La crise multiple que nous subissons, loin de calmer le jeu, va exacerber ces tendances. Le capitalisme apparemment affaibli, entend bien ressusciter en sacrifiant la noble cause écologique à la logique des marchés. De tous les enjeux écolos, c'est la cause climatique qui offre le plus gros potentiel en termes de marché et c'est donc celle dont on nous parle le plus.

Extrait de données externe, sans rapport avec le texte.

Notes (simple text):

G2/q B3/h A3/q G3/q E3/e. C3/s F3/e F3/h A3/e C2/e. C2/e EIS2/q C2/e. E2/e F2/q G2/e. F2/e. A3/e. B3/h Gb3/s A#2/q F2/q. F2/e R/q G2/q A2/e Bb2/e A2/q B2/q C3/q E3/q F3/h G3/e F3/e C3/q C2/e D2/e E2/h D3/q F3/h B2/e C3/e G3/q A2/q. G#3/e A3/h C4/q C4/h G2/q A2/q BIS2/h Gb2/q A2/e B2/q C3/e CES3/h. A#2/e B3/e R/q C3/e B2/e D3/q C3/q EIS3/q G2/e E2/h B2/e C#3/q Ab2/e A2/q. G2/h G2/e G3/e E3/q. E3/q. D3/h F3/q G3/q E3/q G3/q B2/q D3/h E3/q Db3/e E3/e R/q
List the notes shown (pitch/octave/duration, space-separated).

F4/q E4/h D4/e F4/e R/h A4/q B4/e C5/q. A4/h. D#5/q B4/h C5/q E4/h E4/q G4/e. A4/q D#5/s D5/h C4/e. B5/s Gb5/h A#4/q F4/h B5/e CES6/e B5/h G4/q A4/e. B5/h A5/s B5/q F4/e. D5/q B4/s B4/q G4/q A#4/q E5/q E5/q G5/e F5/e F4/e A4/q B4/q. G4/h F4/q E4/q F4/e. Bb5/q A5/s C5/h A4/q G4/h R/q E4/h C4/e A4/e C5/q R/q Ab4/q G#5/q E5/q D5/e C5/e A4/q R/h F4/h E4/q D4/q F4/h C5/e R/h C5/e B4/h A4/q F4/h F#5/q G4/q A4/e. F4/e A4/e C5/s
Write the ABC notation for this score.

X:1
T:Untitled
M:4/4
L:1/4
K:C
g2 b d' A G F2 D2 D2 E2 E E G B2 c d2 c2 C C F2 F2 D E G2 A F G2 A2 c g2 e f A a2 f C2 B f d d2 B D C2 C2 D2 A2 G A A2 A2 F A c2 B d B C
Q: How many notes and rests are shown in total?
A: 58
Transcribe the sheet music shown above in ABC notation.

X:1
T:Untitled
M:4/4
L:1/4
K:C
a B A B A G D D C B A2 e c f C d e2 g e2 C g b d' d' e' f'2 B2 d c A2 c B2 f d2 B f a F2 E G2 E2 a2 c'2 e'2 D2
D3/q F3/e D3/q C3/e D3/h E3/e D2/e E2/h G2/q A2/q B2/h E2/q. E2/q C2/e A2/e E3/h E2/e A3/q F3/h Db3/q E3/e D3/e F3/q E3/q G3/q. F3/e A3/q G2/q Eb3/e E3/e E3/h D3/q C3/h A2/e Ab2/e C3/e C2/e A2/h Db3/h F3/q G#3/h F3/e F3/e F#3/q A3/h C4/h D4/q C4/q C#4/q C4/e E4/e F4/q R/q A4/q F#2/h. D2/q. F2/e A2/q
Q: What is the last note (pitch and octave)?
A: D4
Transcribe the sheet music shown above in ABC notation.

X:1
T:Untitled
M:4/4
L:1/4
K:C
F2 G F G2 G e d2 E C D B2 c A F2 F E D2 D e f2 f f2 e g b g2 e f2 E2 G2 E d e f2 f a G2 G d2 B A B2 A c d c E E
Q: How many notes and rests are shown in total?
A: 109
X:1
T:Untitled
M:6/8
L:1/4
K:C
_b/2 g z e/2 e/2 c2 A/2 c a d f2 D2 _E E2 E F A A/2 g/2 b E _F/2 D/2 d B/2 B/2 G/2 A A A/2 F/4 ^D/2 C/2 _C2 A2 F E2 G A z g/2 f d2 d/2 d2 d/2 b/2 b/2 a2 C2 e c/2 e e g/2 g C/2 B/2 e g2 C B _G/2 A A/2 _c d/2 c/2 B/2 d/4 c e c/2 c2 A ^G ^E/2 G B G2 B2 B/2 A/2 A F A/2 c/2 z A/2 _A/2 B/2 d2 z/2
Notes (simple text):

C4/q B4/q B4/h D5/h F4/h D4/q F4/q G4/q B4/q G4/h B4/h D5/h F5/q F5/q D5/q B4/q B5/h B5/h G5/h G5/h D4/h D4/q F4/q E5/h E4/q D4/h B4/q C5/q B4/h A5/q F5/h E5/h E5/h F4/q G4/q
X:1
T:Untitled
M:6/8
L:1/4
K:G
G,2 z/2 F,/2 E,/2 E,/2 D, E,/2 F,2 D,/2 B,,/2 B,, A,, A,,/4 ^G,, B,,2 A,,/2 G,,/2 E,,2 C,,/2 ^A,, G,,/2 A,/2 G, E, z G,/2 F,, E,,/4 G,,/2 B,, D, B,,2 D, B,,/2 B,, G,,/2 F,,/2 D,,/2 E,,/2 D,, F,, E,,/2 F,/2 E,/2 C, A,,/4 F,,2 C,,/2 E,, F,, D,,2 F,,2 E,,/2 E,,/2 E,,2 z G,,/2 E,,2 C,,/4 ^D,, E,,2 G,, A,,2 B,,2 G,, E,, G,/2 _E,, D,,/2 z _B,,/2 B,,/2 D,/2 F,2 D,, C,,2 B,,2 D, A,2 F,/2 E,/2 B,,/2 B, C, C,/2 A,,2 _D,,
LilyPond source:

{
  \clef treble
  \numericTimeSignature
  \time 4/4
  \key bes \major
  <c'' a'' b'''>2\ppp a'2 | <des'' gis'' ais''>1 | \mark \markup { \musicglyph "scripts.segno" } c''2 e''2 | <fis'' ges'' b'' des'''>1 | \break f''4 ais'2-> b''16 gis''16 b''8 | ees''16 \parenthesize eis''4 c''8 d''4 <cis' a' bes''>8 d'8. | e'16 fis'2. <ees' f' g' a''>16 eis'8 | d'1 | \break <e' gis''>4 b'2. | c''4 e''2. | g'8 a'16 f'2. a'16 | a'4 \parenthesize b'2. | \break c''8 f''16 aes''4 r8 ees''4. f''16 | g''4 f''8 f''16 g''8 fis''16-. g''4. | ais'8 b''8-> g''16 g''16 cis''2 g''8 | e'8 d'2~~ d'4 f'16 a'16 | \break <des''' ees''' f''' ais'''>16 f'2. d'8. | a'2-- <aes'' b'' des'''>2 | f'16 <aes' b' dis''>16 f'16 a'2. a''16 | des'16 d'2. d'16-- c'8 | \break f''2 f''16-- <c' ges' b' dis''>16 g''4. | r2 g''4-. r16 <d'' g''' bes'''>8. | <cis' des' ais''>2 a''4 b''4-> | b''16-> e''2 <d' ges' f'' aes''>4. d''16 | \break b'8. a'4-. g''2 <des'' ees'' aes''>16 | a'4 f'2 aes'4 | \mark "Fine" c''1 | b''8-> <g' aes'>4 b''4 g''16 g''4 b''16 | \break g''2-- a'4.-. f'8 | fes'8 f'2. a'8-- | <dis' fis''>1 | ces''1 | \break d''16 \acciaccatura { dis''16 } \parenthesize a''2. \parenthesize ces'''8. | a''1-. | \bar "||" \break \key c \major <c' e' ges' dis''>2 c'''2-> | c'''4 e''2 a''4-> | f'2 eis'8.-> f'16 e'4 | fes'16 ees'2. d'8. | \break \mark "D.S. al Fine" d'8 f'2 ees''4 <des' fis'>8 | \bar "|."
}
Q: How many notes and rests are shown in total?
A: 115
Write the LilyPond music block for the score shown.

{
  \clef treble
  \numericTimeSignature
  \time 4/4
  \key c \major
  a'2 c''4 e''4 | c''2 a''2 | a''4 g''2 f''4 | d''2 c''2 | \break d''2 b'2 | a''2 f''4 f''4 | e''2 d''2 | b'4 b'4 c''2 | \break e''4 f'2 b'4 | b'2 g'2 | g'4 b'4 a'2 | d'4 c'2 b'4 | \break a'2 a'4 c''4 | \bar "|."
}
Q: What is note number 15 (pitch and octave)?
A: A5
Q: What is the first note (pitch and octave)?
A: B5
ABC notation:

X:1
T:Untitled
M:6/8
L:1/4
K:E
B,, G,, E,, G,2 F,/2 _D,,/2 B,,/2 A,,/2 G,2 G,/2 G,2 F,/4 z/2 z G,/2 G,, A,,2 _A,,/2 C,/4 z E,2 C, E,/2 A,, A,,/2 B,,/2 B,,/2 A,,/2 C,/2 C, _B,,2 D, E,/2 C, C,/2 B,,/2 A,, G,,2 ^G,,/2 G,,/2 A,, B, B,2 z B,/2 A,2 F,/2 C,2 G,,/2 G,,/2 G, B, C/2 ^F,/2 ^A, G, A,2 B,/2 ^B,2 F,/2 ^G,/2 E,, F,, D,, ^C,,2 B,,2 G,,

Les autres problématiques sont pourtant tout aussi redoutables sinon plus (fin des ressources naturelles, la 6ème ou 7ème extinction du vivant), et ces dernières sont incontestablement liées directement à l'activité humaine, bien plus surement que les bouleversements climatiques si j'en crois  cet article du monde: http://www.lemonde.fr/planete/article/2009/10/20/climat-et-si-le-rechauffement-faisait-une-pause_1256238_3244.html#ens_id=1234881 Faut-il déplorer ou au contraire se réjouir de ces polémiques scientifiques sur le réchauffement climatique, en ce sens qu'elles pourraient nous conduire à une critique bien plus radicale du système? Et la question de la survie des espèces vivantes, n'est-elle pas celle qui laisse le moins d'échappatoire quant à la remise en cause radicale de nos modes de vie? Voir à ce propos, les photos étonnantes de l'article "Géocide : ainsi meurent les albatros" http://contreinfo.info/article.php3?id_article=2868     Pour finir, loin, très très loin du lamentable Sarko débat, je dirais que le néolibéralisme, la mondialisation et l'Europe des traités n'auront tenu aucunes de leurs promesse, si nous acceptons le triste constat: il y a aujourd'hui, dans le monde, plus de mur, plus de guerre, moins de démocratie et finalement moins de richesses. Et parce que l'empire néolibéral est désormais incapable de nous faire rêver, le citoyen du monde, ne devrait-il pas redoubler de vigilance et craindre à nouveau le retour des débordements totalitaires qui furent jadis portés par les nations?